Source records
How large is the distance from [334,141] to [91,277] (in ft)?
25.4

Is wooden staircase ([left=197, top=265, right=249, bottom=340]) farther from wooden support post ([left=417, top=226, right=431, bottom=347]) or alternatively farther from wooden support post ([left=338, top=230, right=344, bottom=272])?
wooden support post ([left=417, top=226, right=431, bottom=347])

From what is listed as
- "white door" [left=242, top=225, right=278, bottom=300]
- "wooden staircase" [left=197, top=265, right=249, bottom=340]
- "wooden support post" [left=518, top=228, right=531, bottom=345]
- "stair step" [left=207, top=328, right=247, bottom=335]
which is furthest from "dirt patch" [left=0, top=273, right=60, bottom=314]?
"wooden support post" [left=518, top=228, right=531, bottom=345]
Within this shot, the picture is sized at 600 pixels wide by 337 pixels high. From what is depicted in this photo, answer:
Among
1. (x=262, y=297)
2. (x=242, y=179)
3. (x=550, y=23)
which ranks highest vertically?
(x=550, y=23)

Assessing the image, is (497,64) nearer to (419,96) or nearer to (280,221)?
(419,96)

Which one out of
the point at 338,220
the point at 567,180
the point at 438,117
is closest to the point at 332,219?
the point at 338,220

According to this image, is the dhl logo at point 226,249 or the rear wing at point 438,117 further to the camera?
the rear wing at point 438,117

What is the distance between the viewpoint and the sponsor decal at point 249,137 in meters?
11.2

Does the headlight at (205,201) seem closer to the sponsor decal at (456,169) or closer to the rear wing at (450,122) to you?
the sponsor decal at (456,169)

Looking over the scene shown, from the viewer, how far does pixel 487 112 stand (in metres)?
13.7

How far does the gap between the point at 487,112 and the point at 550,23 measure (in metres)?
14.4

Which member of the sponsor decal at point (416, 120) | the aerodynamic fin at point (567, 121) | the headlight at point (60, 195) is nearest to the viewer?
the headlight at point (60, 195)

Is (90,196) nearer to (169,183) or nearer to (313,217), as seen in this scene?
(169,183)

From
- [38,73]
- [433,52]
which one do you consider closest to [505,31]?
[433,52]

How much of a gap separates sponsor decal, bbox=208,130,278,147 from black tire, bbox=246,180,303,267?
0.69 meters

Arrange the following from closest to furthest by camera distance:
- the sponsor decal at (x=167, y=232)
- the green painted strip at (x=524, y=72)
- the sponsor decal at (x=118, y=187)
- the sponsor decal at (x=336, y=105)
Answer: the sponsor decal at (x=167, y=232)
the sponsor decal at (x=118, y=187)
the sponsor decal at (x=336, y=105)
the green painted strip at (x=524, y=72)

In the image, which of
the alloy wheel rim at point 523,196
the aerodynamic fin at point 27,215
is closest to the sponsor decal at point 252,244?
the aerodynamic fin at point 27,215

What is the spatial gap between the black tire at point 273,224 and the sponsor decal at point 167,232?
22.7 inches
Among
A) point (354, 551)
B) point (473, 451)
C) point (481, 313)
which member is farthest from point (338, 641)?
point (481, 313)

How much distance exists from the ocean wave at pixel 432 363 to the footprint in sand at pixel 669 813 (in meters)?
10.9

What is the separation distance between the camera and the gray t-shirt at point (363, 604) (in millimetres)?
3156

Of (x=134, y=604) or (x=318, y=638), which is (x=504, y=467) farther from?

* Your instructions *
Convert every line above, from the one containing "How much distance" through the last line, into a numbered list, leaving out blank lines.

* Written solution *
1. How much distance exists from the ocean wave at pixel 432 363 to the footprint in sand at pixel 669 813 (in meters)?
2. 10.9
3. What is the separation distance between the camera and the gray t-shirt at point (363, 604) (in millimetres)?
4. 3156
5. Of (x=134, y=604) or (x=318, y=638), which is (x=504, y=467) farther from?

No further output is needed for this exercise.